Travis’ seventh studio album, Where You Stand, is a lovely reminder of just how good the quartet is at what it does. Unlike 2008’s Ode To J. Smith, whose electric guitars conjured the raucous vibe of its 1997 debut, Good Feeling, Where You Stand has a contemplative, grown-up disposition and instrumentation to match. Meticulous acoustic plucking, toned-down electric guitar, and majestic piano combine for rich melodies—bolstering the album’s jangly folk (“Mother”), power-pop (“On My Wall”), and sparkling rock (the chiming title track)—while the rhythm section of bassist Dougie Payne and drummer Neil Primrose subtly pushes the album’s songs forward. As befitting the music, Fran Healy’s voice has a slightly weathered edge, although his singing is strong; he soars to the top of his range on “A Different Room” and the Keane-esque “Moving,” and croons with the restraint and melisma of a cabaret singer on the piano ballad “The Big Screen.”

Despite these familiar touchstones, Where You Stand finds Travis venturing outside of its familiar musical zones. The cutting “Another Guy” pulls no punches as it describes someone’s affair being discovered (“You can cry all you like / But it don’t change a thing”), matching the horror of betrayal with clipped rhythms and minor-key melodies. The funky “New Shoes,” meanwhile, has a muddy hip-hop vibe that resembles unplugged Gorillaz, while the sparse piano and burbling production of “Boxes” conjures the lushness of major-label-era Death Cab For Cutie.

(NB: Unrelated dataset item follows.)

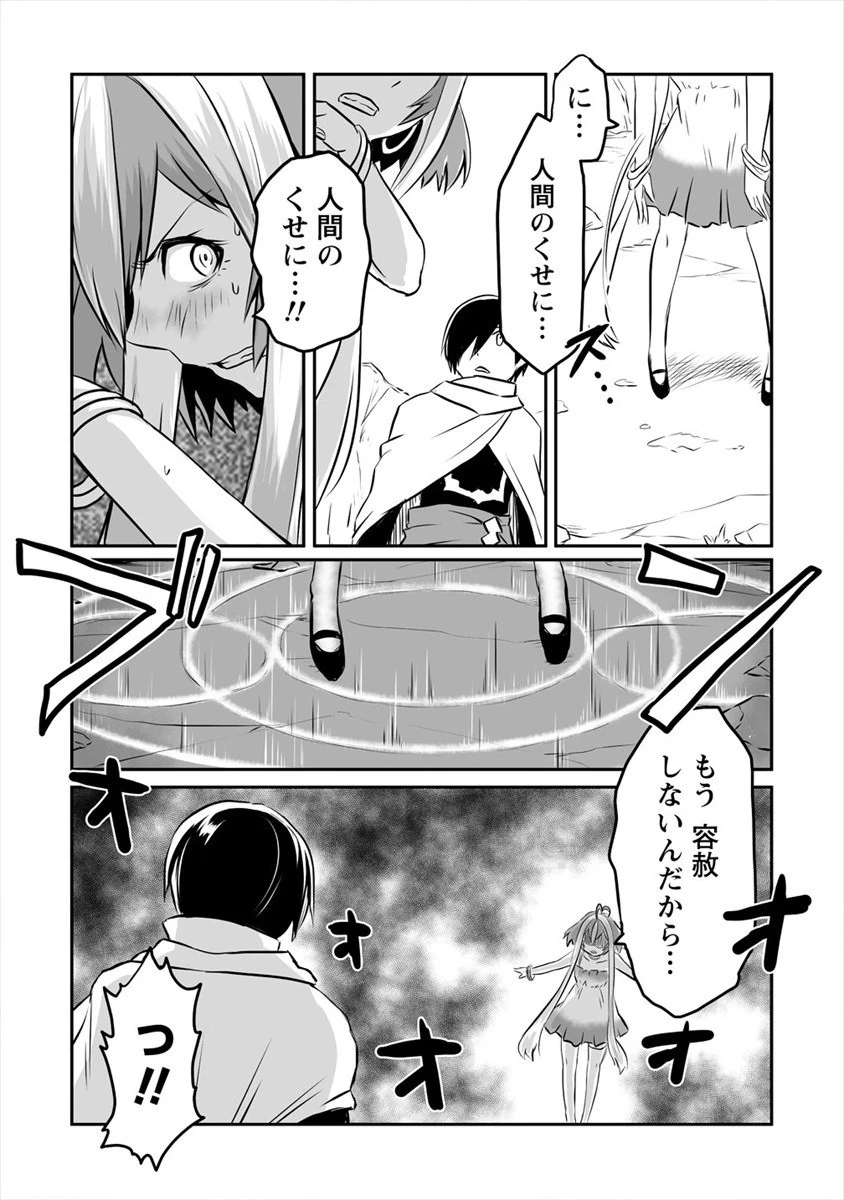 嫌われ勇者を演じた俺は、なぜかラスボスに好かれて一緒に生活してます! 第6話 - 13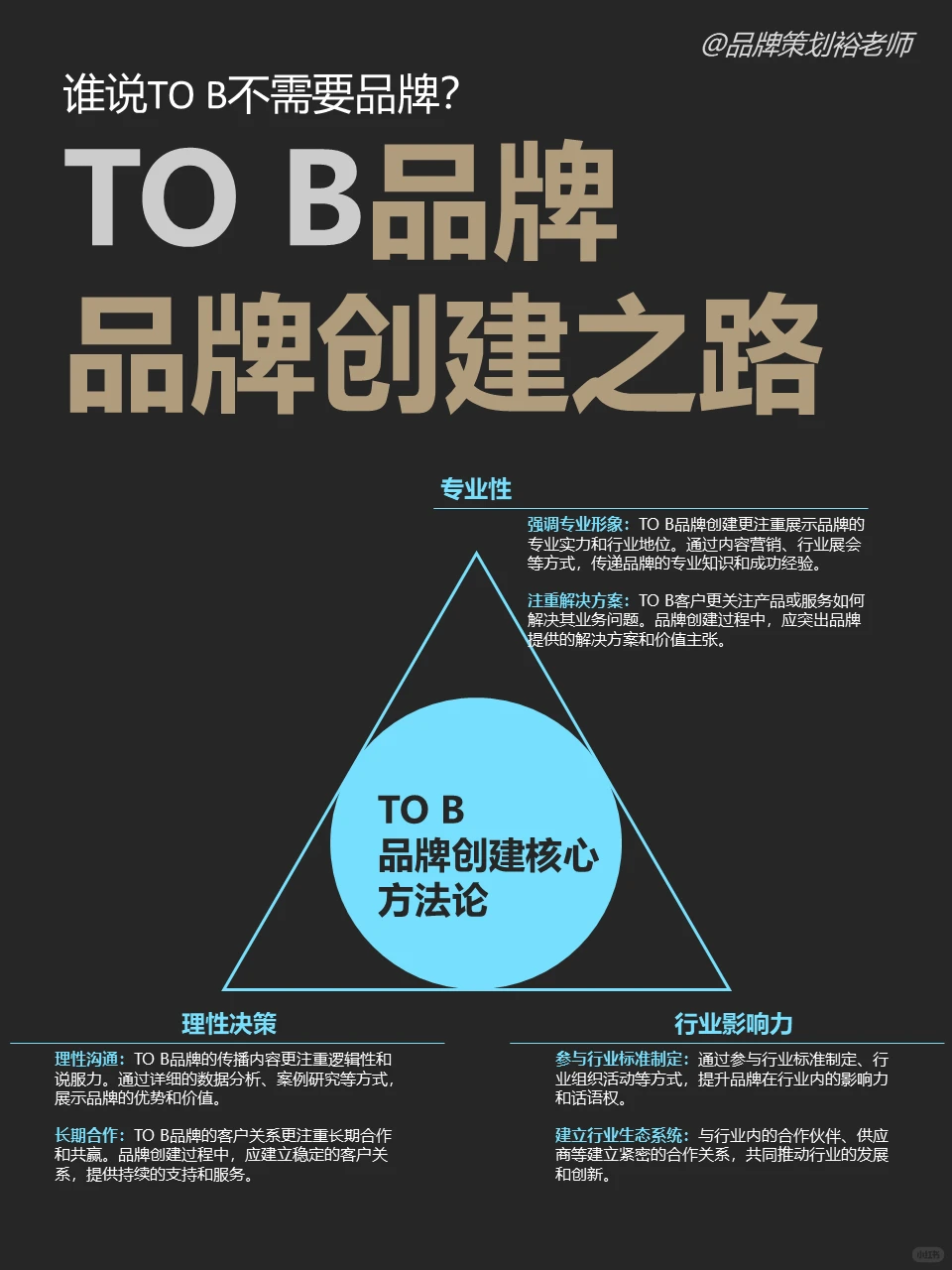 谁说TO B不需要品牌？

In Where You Stand’s one not-quite-successful move, “Warning Sign” hews rather close to the laid-back folk/hip-hop hybrids popularized by Jack Johnson. Still, this misstep doesn’t dampen the album’s resilient spirit, which shines through lyrical ruminations on mortality, emotional disruption, facing adversity, and taking charge of a life. In the end, Where You Stand is both a compelling reintroduction to those who grew up (but may have lost touch) with Travis and comfort food for longtime fans.